The model also includes disclosure requirements for viatical settlement brokers, viatical settlement providers and life insurance companies.

Poolman says the draft is a starting point for discussion that he hopes will move the model out of “A” committee to executive and plenary by the end of the year so that it can be ready for commissioners and state legislatures at the start of 2007.

The initial reaction of insurers and producers is support for the concept, says Michael Lovendusky, associate general counsel with the American Council of Life Insurers, Washington. Lovendusky says industry support includes the Association for Advanced Life Underwriting and the National Association of Insurance and Financial Advisors, both in Falls Church, Va.; and the National Association of Independent Life Brokerage Agencies, Fairfax, Va.

Lovendusky notes that the draft helps prevent inappropriate life settlements while offering protections to a broader group of consumers including those consumers facing divorce.

“It is a step in the right direction. There are many good elements here,” says Doug Head, executive director of the Life Insurance Settlements Association, Orlando, Fla. The one point that LISA would disagree with, says Head, is the limitation on the sale of a contract outside of the contestability period.

The 5-year moratorium on selling a contract is still “troublesome,” says Scott Cipinko, an industry interested party. However, he notes that the draft does include interesting points such as clarifying the definition of premium financing.

But Birny Birnbaum, executive director of the Center for Economic Justice, Austin, Texas, and a NAIC funded consumer representative, maintains that “it is a terrible proposal. It not only takes away fundamental consumer rights of ownership and disposition of policies,” but also does not address the issue of stranger-owned life insurance.
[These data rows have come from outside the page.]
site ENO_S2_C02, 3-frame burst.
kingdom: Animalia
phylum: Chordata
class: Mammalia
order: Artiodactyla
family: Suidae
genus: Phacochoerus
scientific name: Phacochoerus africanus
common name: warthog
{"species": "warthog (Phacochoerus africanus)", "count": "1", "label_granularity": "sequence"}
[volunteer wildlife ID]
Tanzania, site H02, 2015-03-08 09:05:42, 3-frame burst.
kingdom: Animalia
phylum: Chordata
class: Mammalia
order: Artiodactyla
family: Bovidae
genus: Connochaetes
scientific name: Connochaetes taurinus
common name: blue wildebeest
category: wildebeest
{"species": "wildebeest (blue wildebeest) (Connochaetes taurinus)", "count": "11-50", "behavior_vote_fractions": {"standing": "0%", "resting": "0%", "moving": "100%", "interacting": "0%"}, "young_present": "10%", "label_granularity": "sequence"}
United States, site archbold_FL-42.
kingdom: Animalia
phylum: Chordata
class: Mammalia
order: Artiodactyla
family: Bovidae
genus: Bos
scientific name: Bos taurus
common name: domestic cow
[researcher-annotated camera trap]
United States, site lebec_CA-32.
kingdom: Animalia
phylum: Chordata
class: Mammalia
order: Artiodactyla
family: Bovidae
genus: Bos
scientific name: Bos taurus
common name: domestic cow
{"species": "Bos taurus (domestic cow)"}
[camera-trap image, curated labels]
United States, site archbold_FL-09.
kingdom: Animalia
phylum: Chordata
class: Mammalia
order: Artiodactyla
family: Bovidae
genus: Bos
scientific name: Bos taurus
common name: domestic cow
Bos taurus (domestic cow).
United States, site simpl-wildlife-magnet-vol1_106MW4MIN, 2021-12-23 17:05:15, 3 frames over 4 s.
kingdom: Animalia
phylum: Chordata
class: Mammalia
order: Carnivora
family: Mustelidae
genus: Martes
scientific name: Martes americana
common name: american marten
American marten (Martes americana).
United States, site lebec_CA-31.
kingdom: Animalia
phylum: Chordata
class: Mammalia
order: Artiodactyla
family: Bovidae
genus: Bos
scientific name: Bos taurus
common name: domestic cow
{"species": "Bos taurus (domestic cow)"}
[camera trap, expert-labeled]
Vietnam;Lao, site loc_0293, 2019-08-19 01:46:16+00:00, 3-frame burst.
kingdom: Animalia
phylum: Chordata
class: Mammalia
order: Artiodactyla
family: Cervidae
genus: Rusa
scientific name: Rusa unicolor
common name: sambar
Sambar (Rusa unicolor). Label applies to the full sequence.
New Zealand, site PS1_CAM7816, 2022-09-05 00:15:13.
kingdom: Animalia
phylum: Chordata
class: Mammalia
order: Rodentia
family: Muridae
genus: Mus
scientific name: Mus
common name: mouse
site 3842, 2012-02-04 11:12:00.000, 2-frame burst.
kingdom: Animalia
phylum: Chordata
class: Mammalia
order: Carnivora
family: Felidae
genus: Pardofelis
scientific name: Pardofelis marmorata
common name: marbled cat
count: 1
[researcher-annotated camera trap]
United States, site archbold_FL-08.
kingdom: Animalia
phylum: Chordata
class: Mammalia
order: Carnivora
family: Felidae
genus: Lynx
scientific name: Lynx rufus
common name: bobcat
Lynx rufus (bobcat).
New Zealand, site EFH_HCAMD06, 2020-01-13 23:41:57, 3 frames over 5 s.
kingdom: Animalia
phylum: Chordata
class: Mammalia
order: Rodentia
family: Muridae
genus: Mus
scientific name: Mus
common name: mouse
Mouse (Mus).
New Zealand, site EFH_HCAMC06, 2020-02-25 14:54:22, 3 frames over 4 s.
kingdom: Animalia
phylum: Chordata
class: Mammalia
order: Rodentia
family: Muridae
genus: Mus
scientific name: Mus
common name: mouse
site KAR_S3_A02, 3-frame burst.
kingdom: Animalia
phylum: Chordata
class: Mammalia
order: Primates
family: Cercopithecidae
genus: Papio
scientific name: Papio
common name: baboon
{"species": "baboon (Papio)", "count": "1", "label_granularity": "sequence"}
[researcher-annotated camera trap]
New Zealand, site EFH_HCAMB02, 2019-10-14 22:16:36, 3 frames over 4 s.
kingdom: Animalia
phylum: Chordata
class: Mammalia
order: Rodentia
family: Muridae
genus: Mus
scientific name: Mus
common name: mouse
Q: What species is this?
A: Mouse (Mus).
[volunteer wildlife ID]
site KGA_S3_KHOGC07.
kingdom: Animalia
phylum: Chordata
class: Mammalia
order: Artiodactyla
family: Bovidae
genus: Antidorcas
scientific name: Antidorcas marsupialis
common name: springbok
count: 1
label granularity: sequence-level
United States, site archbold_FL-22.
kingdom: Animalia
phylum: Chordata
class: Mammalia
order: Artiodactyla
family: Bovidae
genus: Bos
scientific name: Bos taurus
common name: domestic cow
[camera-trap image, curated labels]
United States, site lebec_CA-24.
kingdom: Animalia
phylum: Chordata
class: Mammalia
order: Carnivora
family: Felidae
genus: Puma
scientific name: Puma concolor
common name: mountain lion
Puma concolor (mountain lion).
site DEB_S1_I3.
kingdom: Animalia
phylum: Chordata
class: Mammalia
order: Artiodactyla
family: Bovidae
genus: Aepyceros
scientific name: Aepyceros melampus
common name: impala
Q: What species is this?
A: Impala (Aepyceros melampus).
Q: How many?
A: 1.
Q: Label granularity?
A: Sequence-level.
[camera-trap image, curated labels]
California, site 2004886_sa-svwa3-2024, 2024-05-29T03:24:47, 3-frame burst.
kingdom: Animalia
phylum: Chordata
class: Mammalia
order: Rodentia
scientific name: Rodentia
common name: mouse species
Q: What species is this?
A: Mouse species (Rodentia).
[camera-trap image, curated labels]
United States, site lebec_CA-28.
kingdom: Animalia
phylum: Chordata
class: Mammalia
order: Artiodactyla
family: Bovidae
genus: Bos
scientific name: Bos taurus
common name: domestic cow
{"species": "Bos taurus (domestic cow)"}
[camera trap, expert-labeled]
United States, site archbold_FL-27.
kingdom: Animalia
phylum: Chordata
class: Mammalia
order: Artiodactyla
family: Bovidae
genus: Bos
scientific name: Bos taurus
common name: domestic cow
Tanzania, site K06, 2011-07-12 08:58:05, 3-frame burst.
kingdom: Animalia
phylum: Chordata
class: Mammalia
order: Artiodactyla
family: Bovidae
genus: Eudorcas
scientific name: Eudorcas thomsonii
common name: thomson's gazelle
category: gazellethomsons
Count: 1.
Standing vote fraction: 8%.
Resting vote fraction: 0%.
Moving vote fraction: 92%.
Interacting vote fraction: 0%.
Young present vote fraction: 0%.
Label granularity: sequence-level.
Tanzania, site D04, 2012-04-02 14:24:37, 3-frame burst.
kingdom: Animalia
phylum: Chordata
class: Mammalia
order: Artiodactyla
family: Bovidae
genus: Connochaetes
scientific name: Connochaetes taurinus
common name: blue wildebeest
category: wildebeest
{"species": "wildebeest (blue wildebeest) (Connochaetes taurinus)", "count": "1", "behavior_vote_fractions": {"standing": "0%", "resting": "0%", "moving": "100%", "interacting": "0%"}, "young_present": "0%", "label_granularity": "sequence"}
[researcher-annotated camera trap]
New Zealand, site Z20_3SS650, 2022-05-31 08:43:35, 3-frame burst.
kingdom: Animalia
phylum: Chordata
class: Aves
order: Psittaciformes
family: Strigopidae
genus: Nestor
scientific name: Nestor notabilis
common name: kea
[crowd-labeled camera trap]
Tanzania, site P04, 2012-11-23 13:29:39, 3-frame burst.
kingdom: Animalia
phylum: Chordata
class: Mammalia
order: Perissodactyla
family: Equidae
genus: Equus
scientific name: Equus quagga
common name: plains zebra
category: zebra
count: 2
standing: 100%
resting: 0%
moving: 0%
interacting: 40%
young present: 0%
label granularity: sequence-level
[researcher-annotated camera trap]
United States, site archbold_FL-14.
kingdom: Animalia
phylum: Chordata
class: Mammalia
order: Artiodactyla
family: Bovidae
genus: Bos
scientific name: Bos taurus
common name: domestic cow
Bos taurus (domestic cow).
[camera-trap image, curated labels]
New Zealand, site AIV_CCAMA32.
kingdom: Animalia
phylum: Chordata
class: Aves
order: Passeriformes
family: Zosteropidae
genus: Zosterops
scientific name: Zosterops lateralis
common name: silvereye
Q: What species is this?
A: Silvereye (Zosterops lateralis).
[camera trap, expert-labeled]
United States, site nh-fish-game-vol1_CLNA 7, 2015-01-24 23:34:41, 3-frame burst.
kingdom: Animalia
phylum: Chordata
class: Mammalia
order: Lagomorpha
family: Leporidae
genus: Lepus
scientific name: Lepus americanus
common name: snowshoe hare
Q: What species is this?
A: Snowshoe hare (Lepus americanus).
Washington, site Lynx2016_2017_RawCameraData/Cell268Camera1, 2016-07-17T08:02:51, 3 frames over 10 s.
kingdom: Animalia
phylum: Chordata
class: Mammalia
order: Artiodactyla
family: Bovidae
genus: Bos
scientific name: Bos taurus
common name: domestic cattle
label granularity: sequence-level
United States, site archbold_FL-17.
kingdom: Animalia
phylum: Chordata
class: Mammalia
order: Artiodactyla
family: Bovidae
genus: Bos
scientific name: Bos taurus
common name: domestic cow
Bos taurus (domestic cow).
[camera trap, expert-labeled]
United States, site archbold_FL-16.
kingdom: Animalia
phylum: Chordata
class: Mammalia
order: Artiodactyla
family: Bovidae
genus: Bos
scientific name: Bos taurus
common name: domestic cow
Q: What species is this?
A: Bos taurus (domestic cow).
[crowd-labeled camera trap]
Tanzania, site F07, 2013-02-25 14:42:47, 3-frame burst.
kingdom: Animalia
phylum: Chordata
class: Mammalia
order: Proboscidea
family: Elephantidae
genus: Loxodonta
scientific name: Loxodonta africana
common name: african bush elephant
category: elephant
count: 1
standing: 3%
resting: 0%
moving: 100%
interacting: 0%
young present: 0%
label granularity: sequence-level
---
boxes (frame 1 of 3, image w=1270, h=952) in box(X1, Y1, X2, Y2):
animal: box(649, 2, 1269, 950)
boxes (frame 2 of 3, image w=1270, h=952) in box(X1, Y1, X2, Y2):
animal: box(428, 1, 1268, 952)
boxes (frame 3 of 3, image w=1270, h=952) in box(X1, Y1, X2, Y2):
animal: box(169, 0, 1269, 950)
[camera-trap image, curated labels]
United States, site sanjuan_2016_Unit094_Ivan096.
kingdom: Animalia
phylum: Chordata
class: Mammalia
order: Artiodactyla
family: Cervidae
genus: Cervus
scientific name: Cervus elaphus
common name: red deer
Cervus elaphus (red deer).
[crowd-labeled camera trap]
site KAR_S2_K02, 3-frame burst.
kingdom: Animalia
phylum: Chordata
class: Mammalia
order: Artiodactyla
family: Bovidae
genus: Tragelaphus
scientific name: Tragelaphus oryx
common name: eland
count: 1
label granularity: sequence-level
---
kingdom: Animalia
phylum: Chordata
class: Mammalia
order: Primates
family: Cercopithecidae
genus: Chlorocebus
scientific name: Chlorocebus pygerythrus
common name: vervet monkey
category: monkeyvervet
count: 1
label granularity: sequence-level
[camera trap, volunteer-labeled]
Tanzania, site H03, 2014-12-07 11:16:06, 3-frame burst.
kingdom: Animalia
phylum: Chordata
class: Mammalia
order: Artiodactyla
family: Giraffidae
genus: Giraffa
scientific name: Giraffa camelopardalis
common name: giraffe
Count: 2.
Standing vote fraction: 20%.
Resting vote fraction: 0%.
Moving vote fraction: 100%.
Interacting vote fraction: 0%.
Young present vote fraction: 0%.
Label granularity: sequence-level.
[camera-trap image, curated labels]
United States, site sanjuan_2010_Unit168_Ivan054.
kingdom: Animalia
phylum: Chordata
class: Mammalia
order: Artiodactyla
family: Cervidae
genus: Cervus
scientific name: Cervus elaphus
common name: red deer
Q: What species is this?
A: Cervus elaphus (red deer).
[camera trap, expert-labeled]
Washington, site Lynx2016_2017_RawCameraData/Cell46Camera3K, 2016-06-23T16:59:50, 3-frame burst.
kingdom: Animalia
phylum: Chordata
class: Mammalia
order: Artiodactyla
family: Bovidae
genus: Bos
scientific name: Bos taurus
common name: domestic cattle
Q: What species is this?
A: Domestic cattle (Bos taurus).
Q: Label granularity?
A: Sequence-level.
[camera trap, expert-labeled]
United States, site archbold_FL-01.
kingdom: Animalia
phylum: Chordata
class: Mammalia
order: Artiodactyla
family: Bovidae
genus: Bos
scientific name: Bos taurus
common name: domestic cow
It will be “a nuclear bomb for the secondary market,” he adds.

One of the things that is a concern, according to Birnbaum, is that “regulators are letting insurance companies kill the secondary market without a policy debate. It reinstalls a monopoly for insurers.” Birnbaum says it is a matter of product pricing that incorporates lapse assumptions. If policies do not lapse, those assumptions create a problem for insurers, he notes.

As a point of reference, Birnbaum notes that insurers are trying to include wording in product standards for the Interstate Insurance Product Regulation Commission that would allow insurers to ask consumers whether they had ever considered a life settlement prior to purchase of a contract.

Insurance representatives have stressed that they need to ask such questions in order to properly underwrite contracts.

The issue of procedure was one raised during a discussion by the interim Management Committee of the commission.

During a conference call, the commission voted to expose one draft rule for establishing public inspection procedures and copying of information as well as product standards for flexible premium adjustable life, joint last to die survivorship flexible premium adjustable life, flexible premium variable adjustable life, joint last to die survivorship flexible premium variable adjustable life, and modified single premium adjustable life.

Birnbaum says in a Sept. 4 letter to the commission that the proposals under consideration were developed in non-public meetings and that with their release only 2 business days before a conference call, there was no real interest in public comment.

In his letter, Birnbaum also notes that the rule on public access fails to declare that filings to the commission are public information upon filing.

In a letter of resignation dated Aug. 31, Bonnie Burns, a consumer advocate and a training and policy specialist with California Health Advocates, Scotts Valley, Calif., wrote that one of the reasons for her resignation was that views of consumer advocates “have generally not been well received” by commission members. Another reason she cited was “some meetings have not been open to public participation and decisions made in those meetings are later voted on during conference calls without much discussion, or adequate time for review and comment.”

Burns proceeded to say that she has a “long record of supporting state-based regulation and opposing federal regulation when it could deprive consumers of their rights or effective regulatory oversight.” But, she continues, “based on my experience representing consumer interests before the commission, I believe the compact is failing to protect consumer interests.”

In her resignation letter Burns also noted that the time commitment needed to effectively offer consumer representation was not something that she would be able to provide. In order to offer such representation, she wrote, several full-time consumer representatives would be needed.